Highlights

Tuesday, 16 February 2016

Sylvester Stallone in the 1980s - Staying Alive



Rocky III trumpeted Sylvester Stallone as a director able to divine bracing imagery out of noise. His style is a rough jumble of telephoto snooping, grimacing close-ups and pop video assembly. In that sense Sly is the perfect choice to chronicle Tony Manero's plunge into fleeting, plastic fame. Staying Alive picks up a couple of years after Saturday Night Fever with Manero struggling to break onto Broadway.  

Remembered as a misbegotten sequel, Staying Alive does come on like a toothless retooling of its predecessor, deleting an extended cast and any associated grime in favour of all-consuming exercise. Dancing is no longer Manero's release, it's the totality of his experience. Even serving drinks in some yuppie beer hall, Tony slinks rather than clods, weaving in and around the boozed up dancers like a self-satisfied snake.  




As Manero is consumed by dance, so too is Staying Alive. Stallone shoots long, dreamy sequences of practice and repetition. John Travolta's coiled, sinewy body is dwelled upon to a fetishistic degree. Stallone painting an immortal record of this lithe, actualised form, his eye hovering somewhere between a Jane Fonda jazzercise vid and Shinya Tsukamoto's all-consuming love of musculature. 

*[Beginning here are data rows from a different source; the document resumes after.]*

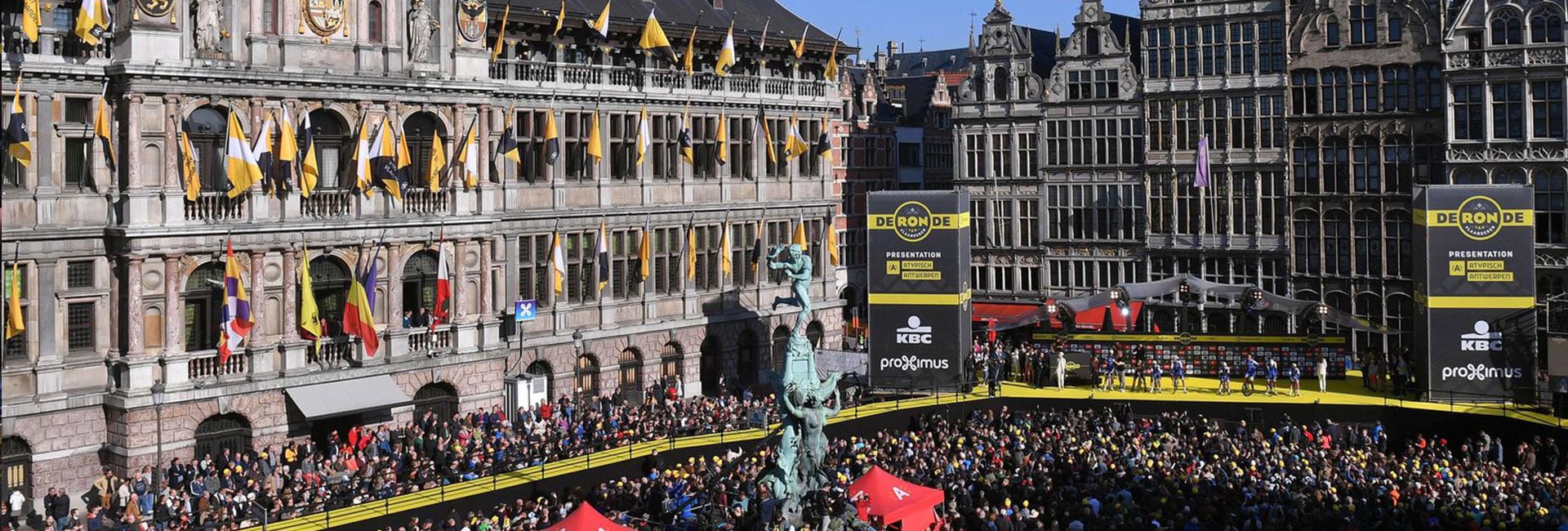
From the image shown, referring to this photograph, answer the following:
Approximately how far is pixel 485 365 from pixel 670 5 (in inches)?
608

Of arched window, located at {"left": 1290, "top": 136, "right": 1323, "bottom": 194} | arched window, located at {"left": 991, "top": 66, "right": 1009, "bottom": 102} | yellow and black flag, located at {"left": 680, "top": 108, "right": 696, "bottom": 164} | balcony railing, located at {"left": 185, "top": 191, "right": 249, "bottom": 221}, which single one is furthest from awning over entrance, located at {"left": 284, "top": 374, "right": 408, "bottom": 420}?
arched window, located at {"left": 1290, "top": 136, "right": 1323, "bottom": 194}

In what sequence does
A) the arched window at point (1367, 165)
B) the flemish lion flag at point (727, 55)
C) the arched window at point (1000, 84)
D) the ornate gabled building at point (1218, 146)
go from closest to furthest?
the flemish lion flag at point (727, 55) → the arched window at point (1367, 165) → the ornate gabled building at point (1218, 146) → the arched window at point (1000, 84)

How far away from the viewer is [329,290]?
39.7 metres

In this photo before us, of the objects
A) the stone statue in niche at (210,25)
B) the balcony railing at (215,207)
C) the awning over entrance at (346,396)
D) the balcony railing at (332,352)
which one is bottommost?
the awning over entrance at (346,396)

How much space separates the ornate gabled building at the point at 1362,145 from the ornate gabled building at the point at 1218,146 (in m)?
0.70

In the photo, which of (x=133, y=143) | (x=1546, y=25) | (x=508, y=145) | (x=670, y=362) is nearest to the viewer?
Result: (x=133, y=143)

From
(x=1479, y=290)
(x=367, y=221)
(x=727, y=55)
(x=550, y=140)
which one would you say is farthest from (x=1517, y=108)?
(x=367, y=221)

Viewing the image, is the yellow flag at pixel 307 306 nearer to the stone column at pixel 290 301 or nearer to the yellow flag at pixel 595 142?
the stone column at pixel 290 301

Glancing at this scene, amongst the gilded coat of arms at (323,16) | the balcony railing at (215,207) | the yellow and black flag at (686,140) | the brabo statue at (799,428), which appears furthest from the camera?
the yellow and black flag at (686,140)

Staying Alive's certificate may be family friendly but Manero is still the exact same arch, emotional manipulator he was in Fever. Everybody is grist. Every encounter, no matter how personal, is transformed into an opportunity to climb. Manero himself seems only dimly aware of this coercion while Stallone's film is not only non-judgemental, it depicts his power over women as a positive. 




Manero's emotional abuse isn't just tolerated, it's the ability that facilitates his crowning glory - having successfully fucked his way into a starring role in some absurdly expensive interpretive dance nightmare, Manero hurls his leading lady aside to perform a wholly unsanctioned dance solo. The stage director's objections die in his throat, drowned out by an audience screaming their approval. 

Saturday Night Fever promised a positive change in Tony. We left that film assured that there was a chance that he might be able to evolve to the point where women registered as actual people, rather than just something pliant he gets to jab his dick at. Staying Alive has no such pretensions, it doubles down on a venal little lizard that will do or say anything to get his shot at fame.